When the hostess finally comes down the aisle with her bootlegger’s cart full of liquid happy, the THC is already hanging heavy over my senses, which is great, except it usually leads to paranoia. I imagine that the plane will somehow explode, or that the only in-flight movie available will be “Battlefield Earth." To counter these horrible thoughts I knock back a G&T and a Bloody Mary for dinner, and a Bailey’s for dessert. I let the cumulative narcotic haze kick in while I’m watching one of the six horrible fucking films available on the tiny screen implanted in the headrest in front of me. If I haven’t killed myself or the screaming child next to me at this point I’m usually feeling pretty good and kind of sleepy.

After I’ve reached my threshold for mediocre cinema, it’s time to complete my flight routine. I waltz up to the forward lavatory, and once inside I start cranking one out while thinking about the hot stewardess with the drink cart. Granted she's usually a MILF who looks like she's had too much work done, but so are most of the women that Tiger Woods slept with, and I like to emulate successful people. Besides, I fly coach, so the pickings are slim.

I jerk away until I experience a wonderful sensation: an orgasm at 35,000 feet. Nothing feels quite like it. Somehow all the horrible sinus pressure just melts away, I don’t care that I paid a criminal amount of money for the shitty flight I’m on, and I start to feel like I might actually make it to my destination without stabbing the shitty little kid I’m stuck sitting next to. Because of the altitude there’s even less blood in my brain than there normally is when I ejaculate, so it’s a little bit like auto-erotic asphyxiation, minus the part where you die. Had David Carradine flown internationally more often he might still be with us.

Stored entries
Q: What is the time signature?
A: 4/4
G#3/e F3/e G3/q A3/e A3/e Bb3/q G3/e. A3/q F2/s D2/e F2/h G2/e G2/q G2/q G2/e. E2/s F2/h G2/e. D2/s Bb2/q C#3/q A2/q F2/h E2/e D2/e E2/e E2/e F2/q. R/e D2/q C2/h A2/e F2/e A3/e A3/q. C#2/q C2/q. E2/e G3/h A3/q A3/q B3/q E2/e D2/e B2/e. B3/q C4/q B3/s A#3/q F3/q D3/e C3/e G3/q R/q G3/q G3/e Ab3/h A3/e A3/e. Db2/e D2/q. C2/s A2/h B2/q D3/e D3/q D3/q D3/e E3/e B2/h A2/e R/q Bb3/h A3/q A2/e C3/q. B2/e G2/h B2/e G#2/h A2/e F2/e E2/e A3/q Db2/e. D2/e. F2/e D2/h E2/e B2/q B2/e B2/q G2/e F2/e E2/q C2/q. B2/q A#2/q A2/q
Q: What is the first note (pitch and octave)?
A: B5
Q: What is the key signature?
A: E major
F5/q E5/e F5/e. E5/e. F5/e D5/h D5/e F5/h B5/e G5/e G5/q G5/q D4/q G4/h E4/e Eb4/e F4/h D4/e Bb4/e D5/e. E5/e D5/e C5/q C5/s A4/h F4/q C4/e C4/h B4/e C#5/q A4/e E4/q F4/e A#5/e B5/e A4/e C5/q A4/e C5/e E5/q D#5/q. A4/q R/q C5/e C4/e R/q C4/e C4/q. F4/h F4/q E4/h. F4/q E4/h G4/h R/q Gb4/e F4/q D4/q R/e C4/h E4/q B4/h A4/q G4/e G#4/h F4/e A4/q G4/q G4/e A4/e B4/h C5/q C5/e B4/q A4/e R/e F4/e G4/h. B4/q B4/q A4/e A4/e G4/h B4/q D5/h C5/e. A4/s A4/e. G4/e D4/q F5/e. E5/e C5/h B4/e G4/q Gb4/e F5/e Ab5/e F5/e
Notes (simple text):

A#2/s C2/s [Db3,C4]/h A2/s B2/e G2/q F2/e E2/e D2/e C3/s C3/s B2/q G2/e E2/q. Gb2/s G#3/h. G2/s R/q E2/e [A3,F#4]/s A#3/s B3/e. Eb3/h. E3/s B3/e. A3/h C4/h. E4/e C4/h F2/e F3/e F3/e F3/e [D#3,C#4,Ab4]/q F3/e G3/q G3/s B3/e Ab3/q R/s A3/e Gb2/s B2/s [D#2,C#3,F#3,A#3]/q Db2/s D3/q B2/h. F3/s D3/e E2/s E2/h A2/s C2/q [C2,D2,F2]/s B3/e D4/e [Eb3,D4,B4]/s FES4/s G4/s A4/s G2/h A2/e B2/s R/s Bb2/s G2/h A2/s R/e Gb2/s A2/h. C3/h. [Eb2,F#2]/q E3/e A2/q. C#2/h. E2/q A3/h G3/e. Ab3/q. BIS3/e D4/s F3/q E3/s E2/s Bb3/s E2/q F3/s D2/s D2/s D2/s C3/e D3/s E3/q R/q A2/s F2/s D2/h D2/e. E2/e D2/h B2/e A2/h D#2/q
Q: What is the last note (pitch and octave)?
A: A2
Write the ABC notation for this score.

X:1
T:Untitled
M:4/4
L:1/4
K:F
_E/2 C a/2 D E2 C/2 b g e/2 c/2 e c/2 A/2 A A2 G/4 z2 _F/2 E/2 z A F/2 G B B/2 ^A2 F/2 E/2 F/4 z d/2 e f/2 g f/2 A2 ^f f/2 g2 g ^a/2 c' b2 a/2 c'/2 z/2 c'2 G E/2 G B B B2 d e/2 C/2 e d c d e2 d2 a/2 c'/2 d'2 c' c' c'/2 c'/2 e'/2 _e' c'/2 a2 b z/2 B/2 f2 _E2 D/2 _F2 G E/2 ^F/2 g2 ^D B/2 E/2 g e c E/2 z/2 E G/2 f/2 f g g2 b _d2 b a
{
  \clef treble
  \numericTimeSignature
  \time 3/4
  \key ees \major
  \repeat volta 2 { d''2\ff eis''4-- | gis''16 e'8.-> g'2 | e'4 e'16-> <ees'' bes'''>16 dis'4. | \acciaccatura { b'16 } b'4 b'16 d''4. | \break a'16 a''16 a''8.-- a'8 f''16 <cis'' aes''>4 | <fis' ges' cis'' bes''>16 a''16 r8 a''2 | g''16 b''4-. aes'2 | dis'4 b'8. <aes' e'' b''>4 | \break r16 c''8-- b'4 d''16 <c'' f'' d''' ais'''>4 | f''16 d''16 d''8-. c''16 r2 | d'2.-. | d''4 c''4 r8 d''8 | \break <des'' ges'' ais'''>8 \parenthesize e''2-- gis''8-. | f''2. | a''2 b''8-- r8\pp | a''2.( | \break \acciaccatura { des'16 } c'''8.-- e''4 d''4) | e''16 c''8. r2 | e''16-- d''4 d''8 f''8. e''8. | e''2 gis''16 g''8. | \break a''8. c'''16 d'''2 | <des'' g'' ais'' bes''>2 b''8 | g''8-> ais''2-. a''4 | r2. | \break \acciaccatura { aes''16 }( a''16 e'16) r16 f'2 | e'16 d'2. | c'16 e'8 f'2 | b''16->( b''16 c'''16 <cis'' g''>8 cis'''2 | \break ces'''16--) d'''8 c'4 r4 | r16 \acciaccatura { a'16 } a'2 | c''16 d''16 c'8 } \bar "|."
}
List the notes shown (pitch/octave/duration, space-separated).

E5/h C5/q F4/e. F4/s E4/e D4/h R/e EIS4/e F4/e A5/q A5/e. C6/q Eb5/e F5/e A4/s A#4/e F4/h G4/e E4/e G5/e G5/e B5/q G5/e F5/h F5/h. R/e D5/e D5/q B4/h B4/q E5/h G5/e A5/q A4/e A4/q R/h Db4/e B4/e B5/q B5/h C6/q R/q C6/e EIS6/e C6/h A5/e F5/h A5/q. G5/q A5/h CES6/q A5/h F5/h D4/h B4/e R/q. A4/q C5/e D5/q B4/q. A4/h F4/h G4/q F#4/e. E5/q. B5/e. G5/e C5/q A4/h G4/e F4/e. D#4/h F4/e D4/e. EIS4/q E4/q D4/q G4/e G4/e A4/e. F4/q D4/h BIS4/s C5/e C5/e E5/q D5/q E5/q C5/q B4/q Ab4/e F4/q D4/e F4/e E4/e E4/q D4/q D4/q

Stated problem:
Can you extend the piece about one traveler's in-flight routine, picking up right after its last sentence?

Task answer:
After I’m done I clean myself up, drag myself back to my seat, and proceed to pass out for the next eight to ten hours, upon which I arrive at my destination feeling rested, relaxed, and with no memory of what horrors occurred on the plane.

This new anti-wanking law is a blatant assault on my rights, and it makes air travel even more unbearable than it already is. Normally I'd blame the government entirely for this, but there would have been no justification for this law had it not been for 9/11. Let it be known that I’m completely against our criminal oil wars in the Middle East. In light of this new law however, I can’t help but condone the bombing of foreign countries suspected of harboring terrorists for the sole reason that I want retribution for them turning something as beautiful and harmless as masturbating over international waters into a felony.


Vengeance will be mine.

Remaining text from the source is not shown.